How to complete this task >>
Give back every line of the data, word for word.

[Dataset entries]
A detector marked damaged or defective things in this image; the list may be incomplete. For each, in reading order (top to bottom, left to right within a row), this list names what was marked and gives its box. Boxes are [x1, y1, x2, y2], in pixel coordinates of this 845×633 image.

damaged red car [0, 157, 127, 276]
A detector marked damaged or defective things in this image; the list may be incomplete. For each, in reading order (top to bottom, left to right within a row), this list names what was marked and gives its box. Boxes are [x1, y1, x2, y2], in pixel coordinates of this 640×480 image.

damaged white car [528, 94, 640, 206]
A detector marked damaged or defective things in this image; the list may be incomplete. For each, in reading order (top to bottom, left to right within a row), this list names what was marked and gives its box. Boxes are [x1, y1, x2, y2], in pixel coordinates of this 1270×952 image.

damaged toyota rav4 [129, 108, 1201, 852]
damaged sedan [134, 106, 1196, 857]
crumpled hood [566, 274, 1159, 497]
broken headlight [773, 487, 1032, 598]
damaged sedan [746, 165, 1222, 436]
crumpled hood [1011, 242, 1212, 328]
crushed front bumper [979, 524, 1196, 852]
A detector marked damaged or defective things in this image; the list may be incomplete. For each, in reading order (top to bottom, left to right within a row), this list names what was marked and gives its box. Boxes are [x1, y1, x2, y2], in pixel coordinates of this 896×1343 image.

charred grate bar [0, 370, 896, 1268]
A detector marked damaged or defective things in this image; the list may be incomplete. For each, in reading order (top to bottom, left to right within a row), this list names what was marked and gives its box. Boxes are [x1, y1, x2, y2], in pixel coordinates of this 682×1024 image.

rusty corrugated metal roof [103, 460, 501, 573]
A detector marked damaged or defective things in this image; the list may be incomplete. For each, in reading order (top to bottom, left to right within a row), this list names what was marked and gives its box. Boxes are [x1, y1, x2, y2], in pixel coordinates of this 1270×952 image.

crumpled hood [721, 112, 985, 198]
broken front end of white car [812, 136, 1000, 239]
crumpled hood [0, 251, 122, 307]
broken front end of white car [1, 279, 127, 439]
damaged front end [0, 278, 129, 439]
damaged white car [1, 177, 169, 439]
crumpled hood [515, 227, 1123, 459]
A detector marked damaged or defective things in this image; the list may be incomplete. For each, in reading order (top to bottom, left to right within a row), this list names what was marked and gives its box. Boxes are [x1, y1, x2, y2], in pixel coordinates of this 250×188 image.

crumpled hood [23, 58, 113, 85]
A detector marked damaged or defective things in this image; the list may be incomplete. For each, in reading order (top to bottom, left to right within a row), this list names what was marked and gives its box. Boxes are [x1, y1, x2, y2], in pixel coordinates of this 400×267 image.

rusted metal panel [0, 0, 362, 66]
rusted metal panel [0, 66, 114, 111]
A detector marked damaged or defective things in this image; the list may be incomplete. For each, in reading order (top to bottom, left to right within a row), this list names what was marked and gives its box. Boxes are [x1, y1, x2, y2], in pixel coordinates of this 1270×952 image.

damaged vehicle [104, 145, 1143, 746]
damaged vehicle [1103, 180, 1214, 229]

Reply >>
A detector marked damaged or defective things in this image; the list may be incomplete. For each, in reading order (top to bottom, left to right within a row), this list names what was marked and gives its box. Boxes are [x1, y1, x2, y2], in pixel coordinates of this 845×633 image.

damaged red car [0, 157, 127, 276]
A detector marked damaged or defective things in this image; the list may be incomplete. For each, in reading order (top to bottom, left to right within a row), this list names what was marked and gives its box. Boxes are [x1, y1, x2, y2], in pixel coordinates of this 640×480 image.

damaged white car [528, 94, 640, 206]
A detector marked damaged or defective things in this image; the list may be incomplete. For each, in reading order (top to bottom, left to right within a row), this list names what was marked and gives its box. Boxes are [x1, y1, x2, y2], in pixel coordinates of this 1270×952 image.

damaged toyota rav4 [129, 108, 1201, 852]
damaged sedan [134, 106, 1196, 857]
crumpled hood [566, 274, 1159, 497]
broken headlight [773, 487, 1032, 598]
damaged sedan [746, 165, 1222, 436]
crumpled hood [1011, 242, 1212, 328]
crushed front bumper [979, 524, 1196, 852]
A detector marked damaged or defective things in this image; the list may be incomplete. For each, in reading order (top to bottom, left to right within a row), this list names what was marked and gives its box. Boxes are [x1, y1, x2, y2], in pixel coordinates of this 896×1343 image.

charred grate bar [0, 370, 896, 1268]
A detector marked damaged or defective things in this image; the list may be incomplete. For each, in reading order (top to bottom, left to right within a row), this list names what was marked and gives its box. Boxes are [x1, y1, x2, y2], in pixel coordinates of this 682×1024 image.

rusty corrugated metal roof [103, 460, 501, 573]
A detector marked damaged or defective things in this image; the list may be incomplete. For each, in reading order (top to bottom, left to right within a row), this list names what was marked and gives its box. Boxes are [x1, y1, x2, y2], in pixel coordinates of this 1270×952 image.

crumpled hood [721, 112, 985, 198]
broken front end of white car [812, 136, 1000, 239]
crumpled hood [0, 251, 122, 307]
broken front end of white car [1, 279, 127, 439]
damaged front end [0, 278, 129, 439]
damaged white car [1, 177, 169, 439]
crumpled hood [515, 227, 1123, 459]
A detector marked damaged or defective things in this image; the list may be incomplete. For each, in reading order (top to bottom, left to right within a row), this list names what was marked and gives its box. Boxes are [x1, y1, x2, y2], in pixel coordinates of this 250×188 image.

crumpled hood [23, 58, 113, 85]
A detector marked damaged or defective things in this image; the list may be incomplete. For each, in reading order (top to bottom, left to right within a row), this list names what was marked and gives its box. Boxes are [x1, y1, x2, y2], in pixel coordinates of this 400×267 image.

rusted metal panel [0, 0, 362, 66]
rusted metal panel [0, 66, 114, 111]
A detector marked damaged or defective things in this image; the list may be incomplete. For each, in reading order (top to bottom, left to right within a row), this list names what was marked and gives its box. Boxes are [x1, y1, x2, y2], in pixel coordinates of this 1270×952 image.

damaged vehicle [104, 145, 1143, 746]
damaged vehicle [1103, 180, 1214, 229]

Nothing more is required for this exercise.